Huawei said it expected sales to jump by up to 12% this year
January 21, 2013 – Huawei Technologies, the largest telecommunication equipment maker in China, said it was open minded over an IPO, after it posted sales that most likely would surpass those of Ericsson.
Whether the company would hold an initial public offering would depend upon interest from possible shareholders, as Huawei is not in need of raising any capital, said Cathy Meng Wanzhou the Chief Financial Officer of the company today in Beijing.
Huawei said it expected sales to jump by up to 12% this year. Last year the company saw an increase in sales of 8%.
The company was originally set up by Ren Zhengfei in 1987. An IPO by the company might help the privately held company expand into overseas markets by increasing transparency and lowering any security issues, said an analyst.
The House Intelligence Committee from the U.S House of Representatives recommended in October of last year that local businesses refrain from purchasing equipment that Huawei made. The committee cited concerns that China might install malicious software or hardware in networks in the U.S. since the founder of the company once served in the military in China.
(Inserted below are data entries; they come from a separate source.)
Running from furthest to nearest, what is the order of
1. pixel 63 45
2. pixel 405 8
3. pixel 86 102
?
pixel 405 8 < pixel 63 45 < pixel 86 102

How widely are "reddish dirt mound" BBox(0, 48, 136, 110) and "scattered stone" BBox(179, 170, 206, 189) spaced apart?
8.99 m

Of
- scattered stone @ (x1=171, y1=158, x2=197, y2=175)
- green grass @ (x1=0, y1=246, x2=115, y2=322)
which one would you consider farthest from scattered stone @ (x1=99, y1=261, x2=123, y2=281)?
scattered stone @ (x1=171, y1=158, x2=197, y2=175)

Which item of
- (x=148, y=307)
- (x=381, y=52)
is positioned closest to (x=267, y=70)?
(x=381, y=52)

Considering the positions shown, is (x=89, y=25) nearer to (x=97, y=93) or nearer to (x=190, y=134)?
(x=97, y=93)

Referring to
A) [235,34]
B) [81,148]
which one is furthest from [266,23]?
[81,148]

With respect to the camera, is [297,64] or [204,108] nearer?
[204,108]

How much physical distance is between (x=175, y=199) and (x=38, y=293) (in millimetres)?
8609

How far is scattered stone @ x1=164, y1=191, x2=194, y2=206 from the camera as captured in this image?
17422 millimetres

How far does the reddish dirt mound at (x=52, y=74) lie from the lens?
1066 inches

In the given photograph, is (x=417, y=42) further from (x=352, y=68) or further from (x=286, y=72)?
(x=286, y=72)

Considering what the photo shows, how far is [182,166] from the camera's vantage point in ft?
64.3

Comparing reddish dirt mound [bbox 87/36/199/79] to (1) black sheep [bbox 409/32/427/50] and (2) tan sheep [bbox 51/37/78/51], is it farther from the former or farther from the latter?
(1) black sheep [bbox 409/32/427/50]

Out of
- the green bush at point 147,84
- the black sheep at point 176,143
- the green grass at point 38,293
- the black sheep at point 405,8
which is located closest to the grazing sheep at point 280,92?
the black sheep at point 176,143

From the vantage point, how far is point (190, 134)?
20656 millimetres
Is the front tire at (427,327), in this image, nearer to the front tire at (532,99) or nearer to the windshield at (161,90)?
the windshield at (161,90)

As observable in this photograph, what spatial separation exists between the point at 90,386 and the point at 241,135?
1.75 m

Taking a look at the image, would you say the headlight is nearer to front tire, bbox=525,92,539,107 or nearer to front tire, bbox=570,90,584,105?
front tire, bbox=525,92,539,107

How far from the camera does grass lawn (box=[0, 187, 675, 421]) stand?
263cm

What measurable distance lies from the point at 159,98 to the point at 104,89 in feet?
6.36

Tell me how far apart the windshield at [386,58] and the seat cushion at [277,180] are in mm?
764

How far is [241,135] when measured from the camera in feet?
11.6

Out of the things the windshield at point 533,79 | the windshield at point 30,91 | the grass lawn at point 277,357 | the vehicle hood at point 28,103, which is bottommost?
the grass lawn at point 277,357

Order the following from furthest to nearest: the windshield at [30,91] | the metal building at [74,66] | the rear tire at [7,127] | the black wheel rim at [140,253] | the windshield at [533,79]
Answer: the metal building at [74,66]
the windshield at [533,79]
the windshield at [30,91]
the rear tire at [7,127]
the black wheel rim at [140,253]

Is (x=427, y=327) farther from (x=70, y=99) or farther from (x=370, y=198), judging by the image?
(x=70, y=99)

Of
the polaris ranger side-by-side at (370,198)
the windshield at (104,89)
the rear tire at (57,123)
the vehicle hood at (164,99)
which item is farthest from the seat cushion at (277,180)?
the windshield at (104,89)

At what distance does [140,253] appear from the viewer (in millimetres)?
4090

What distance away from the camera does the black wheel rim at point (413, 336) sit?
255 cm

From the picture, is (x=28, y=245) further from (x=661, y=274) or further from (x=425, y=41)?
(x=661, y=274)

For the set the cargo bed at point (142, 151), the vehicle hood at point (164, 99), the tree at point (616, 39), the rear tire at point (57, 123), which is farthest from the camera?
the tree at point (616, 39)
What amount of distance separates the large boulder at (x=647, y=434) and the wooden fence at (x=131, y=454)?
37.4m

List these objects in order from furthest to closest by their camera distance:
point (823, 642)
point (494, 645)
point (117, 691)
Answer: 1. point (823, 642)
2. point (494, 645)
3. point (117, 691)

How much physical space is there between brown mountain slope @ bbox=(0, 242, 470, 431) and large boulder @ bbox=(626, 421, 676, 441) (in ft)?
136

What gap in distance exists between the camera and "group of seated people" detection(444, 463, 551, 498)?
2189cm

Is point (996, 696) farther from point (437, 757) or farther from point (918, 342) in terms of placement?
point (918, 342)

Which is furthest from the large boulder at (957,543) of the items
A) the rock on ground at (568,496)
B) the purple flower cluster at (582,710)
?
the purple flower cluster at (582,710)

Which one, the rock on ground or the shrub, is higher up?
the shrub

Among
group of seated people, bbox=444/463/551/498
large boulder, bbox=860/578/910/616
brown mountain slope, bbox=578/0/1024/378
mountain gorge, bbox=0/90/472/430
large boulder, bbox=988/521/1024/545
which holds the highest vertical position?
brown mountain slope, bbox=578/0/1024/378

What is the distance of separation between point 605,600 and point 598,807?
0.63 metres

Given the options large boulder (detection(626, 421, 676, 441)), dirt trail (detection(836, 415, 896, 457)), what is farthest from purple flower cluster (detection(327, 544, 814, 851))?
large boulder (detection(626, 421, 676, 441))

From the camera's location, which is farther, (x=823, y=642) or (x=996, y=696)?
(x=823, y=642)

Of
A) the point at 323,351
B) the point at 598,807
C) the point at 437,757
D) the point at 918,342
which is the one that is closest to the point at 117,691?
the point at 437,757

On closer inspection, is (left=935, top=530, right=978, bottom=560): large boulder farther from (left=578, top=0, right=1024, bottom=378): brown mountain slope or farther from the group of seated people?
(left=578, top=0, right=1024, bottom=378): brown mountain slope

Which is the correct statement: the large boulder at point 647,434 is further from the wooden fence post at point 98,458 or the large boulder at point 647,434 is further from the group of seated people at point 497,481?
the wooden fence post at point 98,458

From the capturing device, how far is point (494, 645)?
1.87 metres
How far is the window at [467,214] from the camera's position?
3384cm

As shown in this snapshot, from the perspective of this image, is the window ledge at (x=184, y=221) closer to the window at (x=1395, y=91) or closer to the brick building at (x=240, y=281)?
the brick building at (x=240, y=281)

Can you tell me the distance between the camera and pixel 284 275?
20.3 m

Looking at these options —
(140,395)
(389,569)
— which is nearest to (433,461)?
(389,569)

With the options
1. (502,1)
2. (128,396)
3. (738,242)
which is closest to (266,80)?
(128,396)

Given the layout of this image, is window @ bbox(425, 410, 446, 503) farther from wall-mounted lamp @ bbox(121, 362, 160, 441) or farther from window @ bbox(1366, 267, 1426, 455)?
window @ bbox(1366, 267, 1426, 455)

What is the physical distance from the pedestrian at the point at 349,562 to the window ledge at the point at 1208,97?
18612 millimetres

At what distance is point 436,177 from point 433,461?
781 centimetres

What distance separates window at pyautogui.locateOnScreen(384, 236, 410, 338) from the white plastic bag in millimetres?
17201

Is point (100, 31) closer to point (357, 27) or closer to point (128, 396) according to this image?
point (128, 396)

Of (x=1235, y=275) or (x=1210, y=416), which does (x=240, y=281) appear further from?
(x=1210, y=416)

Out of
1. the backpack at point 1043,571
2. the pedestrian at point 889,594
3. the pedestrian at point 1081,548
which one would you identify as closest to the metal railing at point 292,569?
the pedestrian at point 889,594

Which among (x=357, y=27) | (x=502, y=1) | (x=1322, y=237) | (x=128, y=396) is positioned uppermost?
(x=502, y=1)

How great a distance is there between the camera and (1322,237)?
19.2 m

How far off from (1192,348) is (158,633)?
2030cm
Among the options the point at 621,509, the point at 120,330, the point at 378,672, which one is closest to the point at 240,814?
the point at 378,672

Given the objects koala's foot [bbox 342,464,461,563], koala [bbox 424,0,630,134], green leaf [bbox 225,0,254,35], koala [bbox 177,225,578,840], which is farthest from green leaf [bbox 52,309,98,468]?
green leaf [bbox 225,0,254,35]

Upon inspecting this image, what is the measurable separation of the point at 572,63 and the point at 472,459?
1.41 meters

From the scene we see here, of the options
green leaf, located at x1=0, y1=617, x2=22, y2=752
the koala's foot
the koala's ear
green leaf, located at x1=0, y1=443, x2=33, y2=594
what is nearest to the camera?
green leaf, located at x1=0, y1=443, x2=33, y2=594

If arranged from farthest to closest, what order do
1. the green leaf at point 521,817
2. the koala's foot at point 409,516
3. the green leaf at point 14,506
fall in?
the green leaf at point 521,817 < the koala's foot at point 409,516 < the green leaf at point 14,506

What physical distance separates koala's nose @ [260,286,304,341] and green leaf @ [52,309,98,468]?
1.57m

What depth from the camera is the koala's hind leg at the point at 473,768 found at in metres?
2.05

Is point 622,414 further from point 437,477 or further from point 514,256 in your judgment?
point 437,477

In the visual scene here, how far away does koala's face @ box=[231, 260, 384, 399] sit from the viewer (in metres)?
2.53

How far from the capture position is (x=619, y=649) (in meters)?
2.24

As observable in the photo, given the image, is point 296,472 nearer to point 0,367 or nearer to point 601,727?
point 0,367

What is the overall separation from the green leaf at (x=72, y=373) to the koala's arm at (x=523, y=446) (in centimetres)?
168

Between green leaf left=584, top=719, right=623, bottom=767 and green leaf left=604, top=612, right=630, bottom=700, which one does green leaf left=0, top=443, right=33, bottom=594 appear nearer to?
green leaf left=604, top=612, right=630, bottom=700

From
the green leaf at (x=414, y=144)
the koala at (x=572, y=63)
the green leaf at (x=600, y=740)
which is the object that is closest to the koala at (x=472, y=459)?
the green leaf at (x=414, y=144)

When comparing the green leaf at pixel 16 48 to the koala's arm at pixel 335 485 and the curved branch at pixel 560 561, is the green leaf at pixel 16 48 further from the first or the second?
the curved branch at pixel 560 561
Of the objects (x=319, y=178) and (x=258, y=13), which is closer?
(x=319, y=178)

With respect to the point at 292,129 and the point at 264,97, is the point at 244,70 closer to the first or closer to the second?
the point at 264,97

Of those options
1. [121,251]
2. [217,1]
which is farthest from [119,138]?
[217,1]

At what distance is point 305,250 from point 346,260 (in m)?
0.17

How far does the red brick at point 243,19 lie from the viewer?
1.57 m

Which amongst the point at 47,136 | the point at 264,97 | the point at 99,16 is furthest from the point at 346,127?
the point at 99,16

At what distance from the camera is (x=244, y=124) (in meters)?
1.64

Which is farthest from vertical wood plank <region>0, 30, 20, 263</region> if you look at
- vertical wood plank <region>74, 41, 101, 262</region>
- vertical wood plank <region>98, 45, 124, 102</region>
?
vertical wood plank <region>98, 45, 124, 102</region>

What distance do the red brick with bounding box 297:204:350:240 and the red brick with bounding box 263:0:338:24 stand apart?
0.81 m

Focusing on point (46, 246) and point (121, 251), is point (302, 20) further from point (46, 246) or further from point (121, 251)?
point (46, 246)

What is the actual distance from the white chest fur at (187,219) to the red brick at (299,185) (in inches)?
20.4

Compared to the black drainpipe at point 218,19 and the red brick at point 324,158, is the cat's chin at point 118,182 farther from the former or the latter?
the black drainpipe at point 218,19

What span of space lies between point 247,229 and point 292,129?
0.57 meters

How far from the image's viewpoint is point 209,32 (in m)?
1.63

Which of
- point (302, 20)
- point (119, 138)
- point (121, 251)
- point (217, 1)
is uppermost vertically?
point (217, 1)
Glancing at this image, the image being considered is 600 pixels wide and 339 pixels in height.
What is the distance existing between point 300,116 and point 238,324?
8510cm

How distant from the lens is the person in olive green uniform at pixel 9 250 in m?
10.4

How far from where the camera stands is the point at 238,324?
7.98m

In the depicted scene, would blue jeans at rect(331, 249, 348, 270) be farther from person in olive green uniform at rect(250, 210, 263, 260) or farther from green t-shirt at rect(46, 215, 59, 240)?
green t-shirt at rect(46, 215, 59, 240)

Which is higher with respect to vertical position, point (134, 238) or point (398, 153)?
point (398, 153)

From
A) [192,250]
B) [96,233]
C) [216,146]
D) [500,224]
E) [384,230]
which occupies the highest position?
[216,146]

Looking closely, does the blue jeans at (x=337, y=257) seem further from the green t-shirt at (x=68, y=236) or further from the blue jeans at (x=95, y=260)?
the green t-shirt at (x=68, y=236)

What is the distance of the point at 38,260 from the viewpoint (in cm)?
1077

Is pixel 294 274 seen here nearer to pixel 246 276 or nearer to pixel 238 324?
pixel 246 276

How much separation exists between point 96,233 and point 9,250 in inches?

Therefore, many analysts have said that perception is a big issue with the company. Listing the company through an IPO, said another analyst, would help the image of the company, but he doubts Huawei is ready for that.
The same House committee said that companies in the U.S. should stay clear of ZTE Corp., another manufacturer of telecommunication equipment in China.
Sales last year in Huawei increased to $35.4 billion, with net income up by 33%. The briefing by Meng was her first and she is the daughter of Zhengfei the founder of the company.
Meng said the company had cash flow of $12 billion and working capital of $4.5 billion as of December 31, 2012. Huawei also had $33 billion available in credit lines, with over 77% of that coming from banks that are not in China.